== Exercise aim ==
Copy the entries below exactly. Images do not belong in the copy.

== Material supplied ==
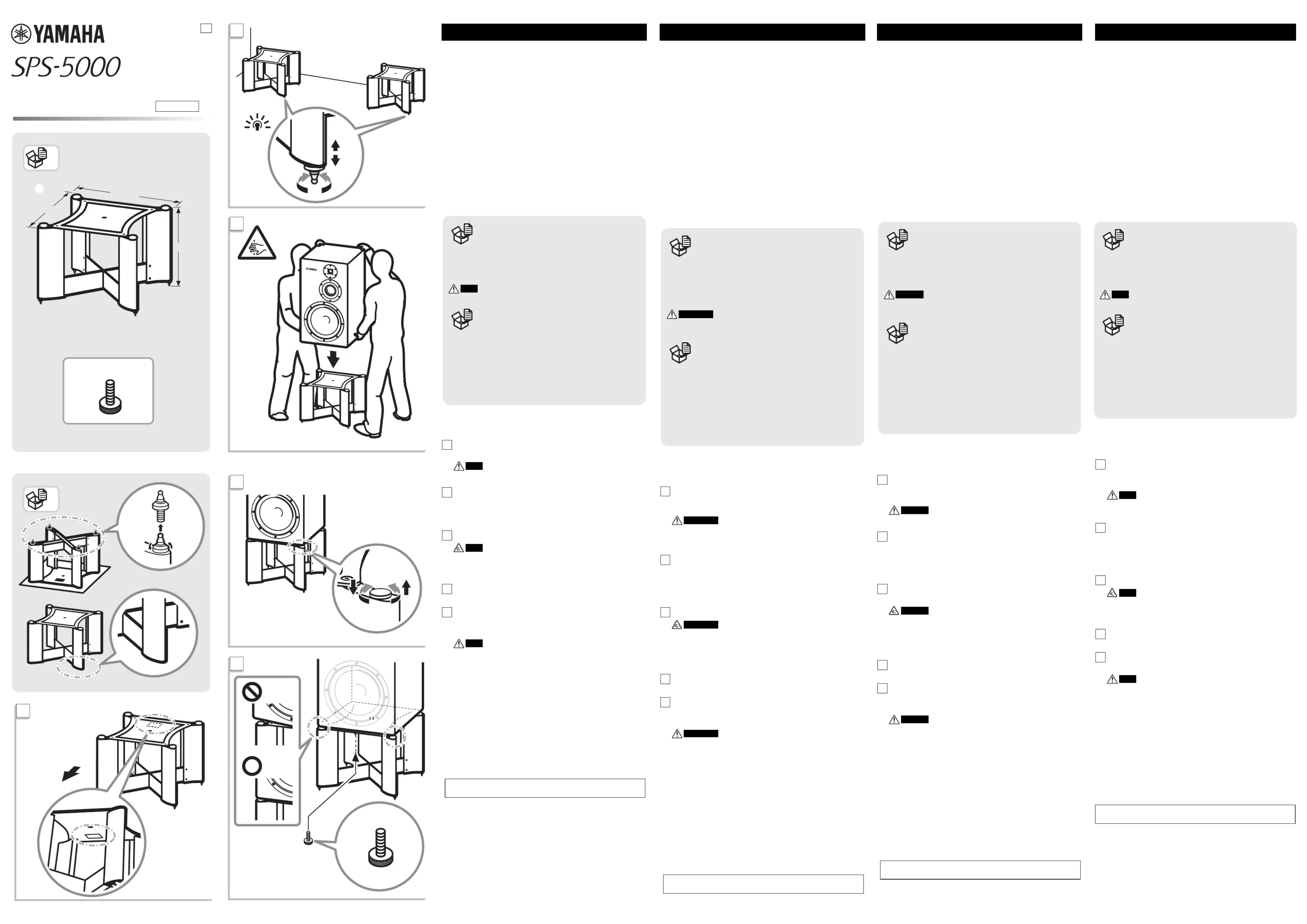 YAMAHA

SPS-5000

YAMAHA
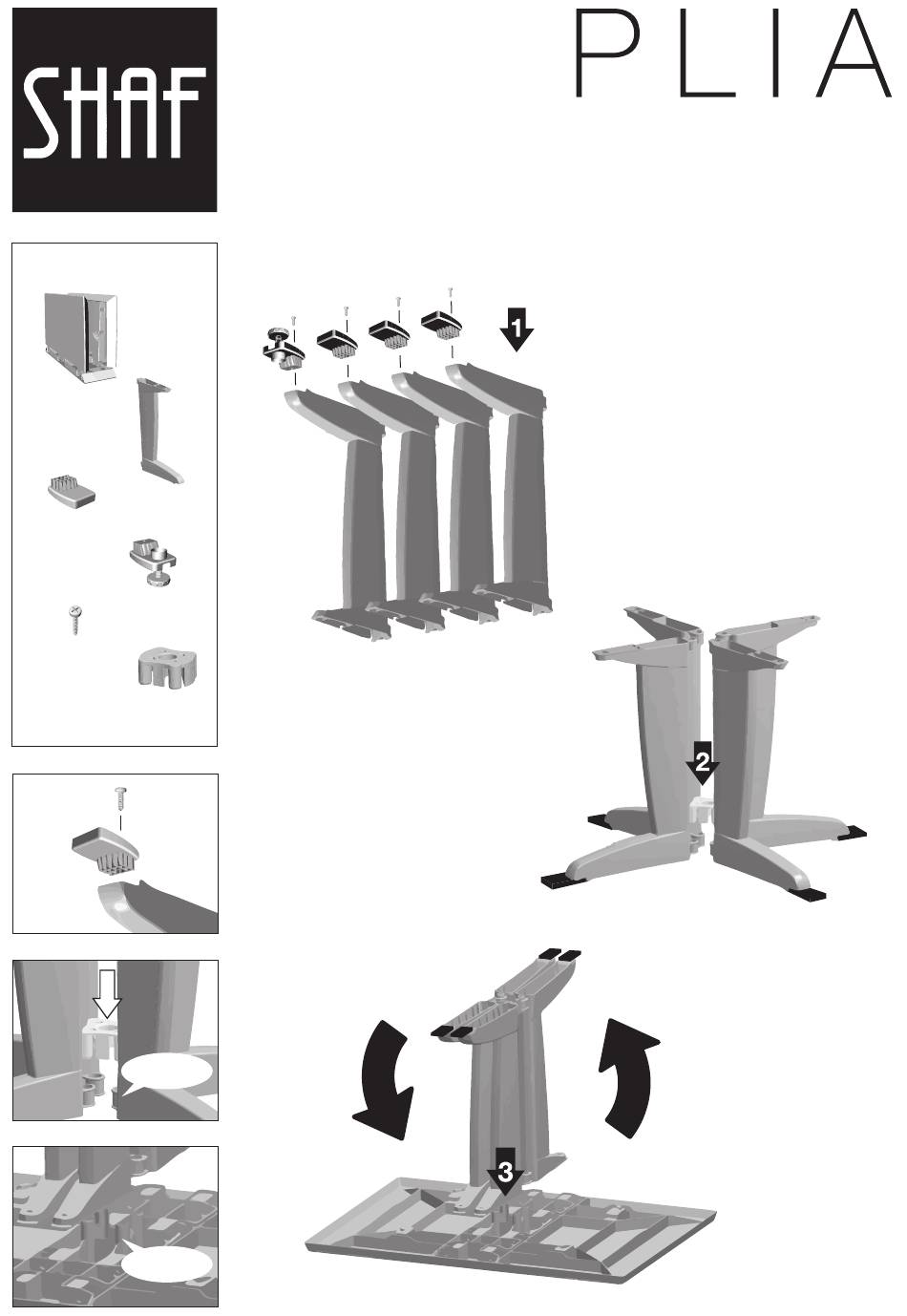 SHAF

PLIA

1

2

3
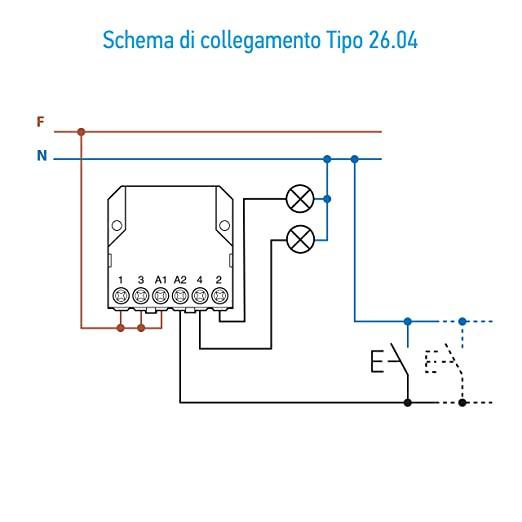 Schema di collegamento Tipo 26.04

F
N

1 3 A1 A2 4 2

== Solution below ==
 YAMAHA

SPS-5000

YAMAHA
 SHAF

PLIA

1

2

3
 Schema di collegamento Tipo 26.04

F
N

1 3 A1 A2 4 2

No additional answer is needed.